“Enemy Aliens and American Freedoms: Why We All Have a Stake in the Rights of Foreign Nationals in the War on Terrorism.”
David Cole is a professor at Georgetown University Law Center, a volunteer staff attorney for the Center for Constitutional Rights, the legal affairs correspondent for The Nation, and a commentator on National Public Radio’s “All Things Considered.”
A graduate of Yale University and Yale Law School, he has litigated many First Amendment cases, including Texas v. Johnson and United States v. Eichman, which extended First Amendment protection to flag burning. The American Lawyer named him one of the top 45 public sector lawyers in the country under 45.
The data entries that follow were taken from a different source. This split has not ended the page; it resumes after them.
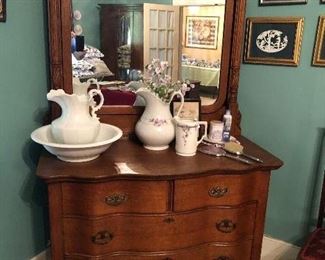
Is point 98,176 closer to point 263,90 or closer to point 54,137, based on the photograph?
point 54,137

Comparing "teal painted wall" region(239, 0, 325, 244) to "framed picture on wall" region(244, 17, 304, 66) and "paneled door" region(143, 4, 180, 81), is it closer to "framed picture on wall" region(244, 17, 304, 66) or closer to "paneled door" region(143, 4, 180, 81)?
"framed picture on wall" region(244, 17, 304, 66)

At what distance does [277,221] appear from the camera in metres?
2.00

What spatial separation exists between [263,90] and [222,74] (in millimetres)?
282

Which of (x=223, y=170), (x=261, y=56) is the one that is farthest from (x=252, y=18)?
(x=223, y=170)

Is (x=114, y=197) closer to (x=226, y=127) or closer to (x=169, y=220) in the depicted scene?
(x=169, y=220)

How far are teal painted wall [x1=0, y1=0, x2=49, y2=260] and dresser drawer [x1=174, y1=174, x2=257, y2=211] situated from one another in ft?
2.57

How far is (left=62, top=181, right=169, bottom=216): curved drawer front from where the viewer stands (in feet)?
4.37


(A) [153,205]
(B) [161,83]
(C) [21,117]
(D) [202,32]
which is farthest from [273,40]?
(C) [21,117]

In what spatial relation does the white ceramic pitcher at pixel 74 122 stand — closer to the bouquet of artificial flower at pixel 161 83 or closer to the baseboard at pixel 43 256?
the bouquet of artificial flower at pixel 161 83

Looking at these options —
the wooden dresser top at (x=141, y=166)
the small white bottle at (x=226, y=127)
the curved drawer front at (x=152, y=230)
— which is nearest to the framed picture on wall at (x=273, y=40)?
the small white bottle at (x=226, y=127)

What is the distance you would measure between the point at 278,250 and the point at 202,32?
1.31 meters

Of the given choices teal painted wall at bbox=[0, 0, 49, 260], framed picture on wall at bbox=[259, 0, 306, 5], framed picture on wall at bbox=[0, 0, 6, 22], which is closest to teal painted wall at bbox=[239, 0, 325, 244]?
framed picture on wall at bbox=[259, 0, 306, 5]

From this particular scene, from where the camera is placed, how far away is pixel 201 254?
1.54 metres

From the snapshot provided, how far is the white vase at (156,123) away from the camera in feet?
5.08
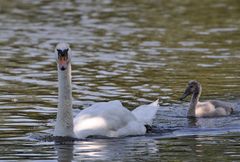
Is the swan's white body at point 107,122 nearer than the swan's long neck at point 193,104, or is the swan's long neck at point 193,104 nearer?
the swan's white body at point 107,122

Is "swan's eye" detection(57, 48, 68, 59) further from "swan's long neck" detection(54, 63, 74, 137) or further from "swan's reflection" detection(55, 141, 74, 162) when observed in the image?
"swan's reflection" detection(55, 141, 74, 162)

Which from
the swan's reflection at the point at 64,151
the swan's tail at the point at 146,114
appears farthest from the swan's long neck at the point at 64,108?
the swan's tail at the point at 146,114

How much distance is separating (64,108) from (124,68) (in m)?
7.47

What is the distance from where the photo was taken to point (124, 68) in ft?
68.3

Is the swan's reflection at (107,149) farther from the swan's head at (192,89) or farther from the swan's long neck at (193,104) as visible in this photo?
the swan's head at (192,89)

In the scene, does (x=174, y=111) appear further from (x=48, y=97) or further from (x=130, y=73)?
(x=130, y=73)

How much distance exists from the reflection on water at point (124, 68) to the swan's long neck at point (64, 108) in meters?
0.28

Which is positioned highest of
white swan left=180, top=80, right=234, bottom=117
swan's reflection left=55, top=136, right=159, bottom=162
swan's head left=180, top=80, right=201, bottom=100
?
swan's head left=180, top=80, right=201, bottom=100

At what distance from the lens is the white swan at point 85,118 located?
1327 centimetres

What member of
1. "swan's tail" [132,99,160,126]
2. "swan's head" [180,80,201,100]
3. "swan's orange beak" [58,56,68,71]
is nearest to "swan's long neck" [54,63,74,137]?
"swan's orange beak" [58,56,68,71]

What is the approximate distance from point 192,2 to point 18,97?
19616 mm

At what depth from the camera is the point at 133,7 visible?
3438cm

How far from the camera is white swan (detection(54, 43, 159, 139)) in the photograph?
13266mm

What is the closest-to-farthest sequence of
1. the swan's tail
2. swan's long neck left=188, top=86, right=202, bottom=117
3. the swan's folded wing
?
the swan's folded wing, the swan's tail, swan's long neck left=188, top=86, right=202, bottom=117
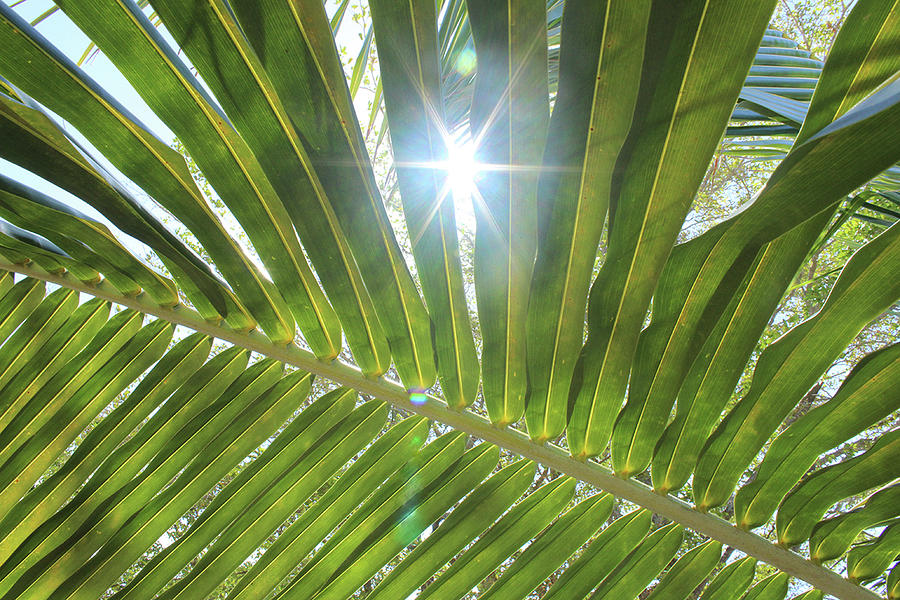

He is the author of No Equal Justice: Race and Class in the American Criminal Justice System (The New Press, 1999), Terrorism and the Constitution: Sacrificing Civil Liberties in the Name of National Security (The New Press, 2002), and Enemy Aliens: Double Standards and Constitutional Freedoms in the War on Terrorism (The New Press, 2003). No Equal Justice was named Best Non-Fiction Book of 1999 by the Boston Book Review, best book on an issue of national policy in 1999 by the American Political Science Association, and awarded the Alpha Sigma Nu prize from the Jesuit Honor Society in 2001.